■ **PROVIDED PASSAGE**:
※ ※ ※

By JOELLA A. MONTOYA, Executive Director, CAV
As the new year begins, there is something tender about watching our community settle into January. Holiday lights come down, the winter air grows quiet, and many of us take a deep breath for the first time in months. A new year invites reflection, but it also invites possibility.
As I enter this year, I am thinking about survivors of domestic and sexual violence who carry the weight of last year’s pain into the new one, hoping for something different.
The Turning of the Year Is Not the Same for Everyone
The new year is often described as a fresh start. But for adults and children living with domestic or sexual violence, turning the page on the calendar does not suddenly bring safety. The struggles they face on Dec. 31 remain on Jan. 1.
Some begin the year wondering if this will be the year they finally leave. Some are trying to rebuild after immense trauma Some are quietly surviving day by day, hoping someone notices their pain.
For many children, the new year means returning to school with relief after weeks spent in unsafe homes.
The Power of a New Beginning
While violence does not disappear at midnight, a new year offers something essential: hope. Hope is one of the most powerful tools a survivor can have.
I see that hope every day at Community Against Violence (CAV). I see it when a survivor arrives at our shelter with nothing but the clothes they are wearing and determination in their eyes. I see it when a child takes their first deep, safe breath. I hear it in the phone calls we receive at 2 a.m. — the calls when someone finally says, “I need help.”
Hope often shows up in small acts. It rarely arrives all at once, but it grows.
Our Community’s Role
One of the things I value most about this community is the way we look out for one another. We check on neighbors. We ask questions. We show up. That matters, especially for survivors who feel unseen or unheard.
As we move into the new year, I invite us to make a few gentle commitments:
- Listen when someone shares their story, even if it is quiet or hesitant.
- Believe survivors. Your belief can change the direction of a life.

※ ※ ※

■ **EXCERPTED RECORDS**:
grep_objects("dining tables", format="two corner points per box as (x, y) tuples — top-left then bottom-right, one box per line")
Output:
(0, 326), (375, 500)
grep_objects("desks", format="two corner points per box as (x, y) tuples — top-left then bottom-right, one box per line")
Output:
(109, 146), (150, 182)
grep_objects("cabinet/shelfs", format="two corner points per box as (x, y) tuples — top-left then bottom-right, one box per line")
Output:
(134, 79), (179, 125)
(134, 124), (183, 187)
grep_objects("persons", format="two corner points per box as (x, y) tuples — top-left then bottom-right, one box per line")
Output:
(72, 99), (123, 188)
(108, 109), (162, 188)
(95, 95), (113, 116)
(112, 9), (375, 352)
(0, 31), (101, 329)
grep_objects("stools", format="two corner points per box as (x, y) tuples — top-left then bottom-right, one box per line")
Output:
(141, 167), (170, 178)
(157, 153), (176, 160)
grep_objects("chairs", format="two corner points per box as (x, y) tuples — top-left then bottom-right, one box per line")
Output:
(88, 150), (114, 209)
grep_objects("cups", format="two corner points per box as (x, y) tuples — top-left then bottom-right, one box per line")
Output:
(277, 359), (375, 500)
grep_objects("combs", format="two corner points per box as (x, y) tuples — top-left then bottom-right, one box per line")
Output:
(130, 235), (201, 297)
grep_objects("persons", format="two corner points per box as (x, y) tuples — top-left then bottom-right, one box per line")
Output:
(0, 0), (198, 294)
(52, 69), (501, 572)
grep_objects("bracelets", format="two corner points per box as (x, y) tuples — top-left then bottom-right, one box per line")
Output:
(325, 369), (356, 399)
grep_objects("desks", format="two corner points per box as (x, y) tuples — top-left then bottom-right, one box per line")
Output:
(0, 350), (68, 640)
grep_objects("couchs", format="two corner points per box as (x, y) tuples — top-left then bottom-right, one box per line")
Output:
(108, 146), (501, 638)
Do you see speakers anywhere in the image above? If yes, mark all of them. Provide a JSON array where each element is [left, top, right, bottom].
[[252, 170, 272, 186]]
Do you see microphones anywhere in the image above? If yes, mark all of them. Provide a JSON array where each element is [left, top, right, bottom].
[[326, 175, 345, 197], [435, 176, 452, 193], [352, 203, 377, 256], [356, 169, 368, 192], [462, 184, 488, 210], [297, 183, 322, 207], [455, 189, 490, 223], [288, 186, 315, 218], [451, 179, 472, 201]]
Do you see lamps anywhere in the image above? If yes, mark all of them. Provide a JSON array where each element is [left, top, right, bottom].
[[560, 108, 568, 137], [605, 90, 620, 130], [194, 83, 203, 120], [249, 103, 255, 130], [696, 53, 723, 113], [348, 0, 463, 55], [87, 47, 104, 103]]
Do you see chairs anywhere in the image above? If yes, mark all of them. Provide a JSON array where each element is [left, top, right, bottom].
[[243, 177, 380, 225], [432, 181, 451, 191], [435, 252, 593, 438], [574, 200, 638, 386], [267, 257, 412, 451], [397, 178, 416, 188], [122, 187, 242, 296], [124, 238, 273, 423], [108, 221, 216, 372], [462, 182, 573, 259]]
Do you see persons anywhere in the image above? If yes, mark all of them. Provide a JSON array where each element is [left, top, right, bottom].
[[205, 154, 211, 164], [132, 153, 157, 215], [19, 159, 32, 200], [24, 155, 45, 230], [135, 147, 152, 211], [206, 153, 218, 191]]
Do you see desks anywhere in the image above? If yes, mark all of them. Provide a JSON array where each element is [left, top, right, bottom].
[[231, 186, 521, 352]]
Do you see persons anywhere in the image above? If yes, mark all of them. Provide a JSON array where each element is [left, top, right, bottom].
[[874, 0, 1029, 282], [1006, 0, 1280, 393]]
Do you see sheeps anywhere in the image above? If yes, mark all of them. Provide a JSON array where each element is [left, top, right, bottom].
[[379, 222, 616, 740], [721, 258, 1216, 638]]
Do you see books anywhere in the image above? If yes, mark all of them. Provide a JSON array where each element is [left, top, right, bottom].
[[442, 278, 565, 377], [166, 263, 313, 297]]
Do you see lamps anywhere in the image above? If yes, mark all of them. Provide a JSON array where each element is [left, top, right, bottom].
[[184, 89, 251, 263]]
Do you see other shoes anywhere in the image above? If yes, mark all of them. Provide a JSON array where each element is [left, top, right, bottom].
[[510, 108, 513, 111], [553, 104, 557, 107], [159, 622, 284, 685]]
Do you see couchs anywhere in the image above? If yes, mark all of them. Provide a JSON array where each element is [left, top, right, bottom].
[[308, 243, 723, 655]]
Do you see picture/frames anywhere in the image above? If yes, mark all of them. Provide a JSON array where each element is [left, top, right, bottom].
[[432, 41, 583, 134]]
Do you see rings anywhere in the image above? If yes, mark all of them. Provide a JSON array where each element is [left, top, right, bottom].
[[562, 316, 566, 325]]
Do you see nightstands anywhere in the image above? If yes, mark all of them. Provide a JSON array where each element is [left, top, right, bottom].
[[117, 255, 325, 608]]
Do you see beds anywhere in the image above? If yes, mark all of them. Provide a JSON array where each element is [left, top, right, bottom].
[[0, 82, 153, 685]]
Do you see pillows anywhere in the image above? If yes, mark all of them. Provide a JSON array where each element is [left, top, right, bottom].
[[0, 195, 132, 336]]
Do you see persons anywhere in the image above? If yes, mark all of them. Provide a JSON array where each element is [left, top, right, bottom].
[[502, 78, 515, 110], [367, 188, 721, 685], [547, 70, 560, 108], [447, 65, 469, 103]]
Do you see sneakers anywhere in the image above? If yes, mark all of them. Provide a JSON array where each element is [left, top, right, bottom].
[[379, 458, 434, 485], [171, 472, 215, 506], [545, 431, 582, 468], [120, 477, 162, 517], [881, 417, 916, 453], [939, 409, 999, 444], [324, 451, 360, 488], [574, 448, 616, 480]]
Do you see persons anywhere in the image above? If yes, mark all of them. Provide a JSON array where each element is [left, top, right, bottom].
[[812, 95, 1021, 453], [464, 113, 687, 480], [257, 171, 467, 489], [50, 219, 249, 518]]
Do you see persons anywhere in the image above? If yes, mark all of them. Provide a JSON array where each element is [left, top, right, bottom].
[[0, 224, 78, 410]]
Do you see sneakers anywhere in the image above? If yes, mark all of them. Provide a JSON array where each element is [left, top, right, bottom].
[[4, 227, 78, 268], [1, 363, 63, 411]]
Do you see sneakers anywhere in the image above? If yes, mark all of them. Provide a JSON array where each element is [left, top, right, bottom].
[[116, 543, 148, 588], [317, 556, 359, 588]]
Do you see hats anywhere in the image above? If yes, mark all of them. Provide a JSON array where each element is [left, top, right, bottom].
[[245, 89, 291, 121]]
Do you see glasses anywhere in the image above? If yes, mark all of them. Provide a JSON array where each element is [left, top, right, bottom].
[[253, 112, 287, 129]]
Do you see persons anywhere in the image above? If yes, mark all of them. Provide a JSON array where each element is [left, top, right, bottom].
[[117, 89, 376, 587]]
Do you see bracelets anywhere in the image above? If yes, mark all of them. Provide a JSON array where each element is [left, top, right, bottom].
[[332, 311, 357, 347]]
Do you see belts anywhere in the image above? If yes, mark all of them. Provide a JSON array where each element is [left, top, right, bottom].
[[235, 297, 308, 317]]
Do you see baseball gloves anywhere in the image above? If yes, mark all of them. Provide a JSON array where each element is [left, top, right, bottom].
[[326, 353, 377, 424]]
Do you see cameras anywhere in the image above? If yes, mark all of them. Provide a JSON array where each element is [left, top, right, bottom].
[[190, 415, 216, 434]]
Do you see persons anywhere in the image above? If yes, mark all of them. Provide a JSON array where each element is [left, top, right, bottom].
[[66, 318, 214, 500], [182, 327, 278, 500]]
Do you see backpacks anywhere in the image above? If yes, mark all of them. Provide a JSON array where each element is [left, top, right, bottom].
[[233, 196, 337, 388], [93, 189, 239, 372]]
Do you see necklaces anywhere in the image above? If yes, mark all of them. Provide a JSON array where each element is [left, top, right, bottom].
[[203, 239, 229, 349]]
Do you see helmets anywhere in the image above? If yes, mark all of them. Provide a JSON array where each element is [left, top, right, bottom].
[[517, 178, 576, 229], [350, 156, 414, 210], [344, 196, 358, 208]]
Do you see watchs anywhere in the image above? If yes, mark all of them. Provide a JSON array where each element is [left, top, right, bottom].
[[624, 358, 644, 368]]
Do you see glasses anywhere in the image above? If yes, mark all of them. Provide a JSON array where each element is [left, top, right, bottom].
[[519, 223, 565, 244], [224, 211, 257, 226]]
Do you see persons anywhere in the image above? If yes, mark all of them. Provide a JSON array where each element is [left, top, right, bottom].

※ ※ ※

■ **EXERCISE SET**:
1/ Copy from the column on survivors and the new year the passage that begins at the words "By JOELLA A." and stops after the words "remain on Jan. 1.".
2/ List every section heading that appears in the column on survivors and the new year.

■ **SOLUTIONS PER TASK**:
1/
By JOELLA A. MONTOYA, Executive Director, CAV
As the new year begins, there is something tender about watching our community settle into January. Holiday lights come down, the winter air grows quiet, and many of us take a deep breath for the first time in months. A new year invites reflection, but it also invites possibility.
As I enter this year, I am thinking about survivors of domestic and sexual violence who carry the weight of last year’s pain into the new one, hoping for something different.
The Turning of the Year Is Not the Same for Everyone
The new year is often described as a fresh start. But for adults and children living with domestic or sexual violence, turning the page on the calendar does not suddenly bring safety. The struggles they face on Dec. 31 remain on Jan. 1.

2/
- The Turning of the Year Is Not the Same for Everyone
- The Power of a New Beginning
- Our Community's Role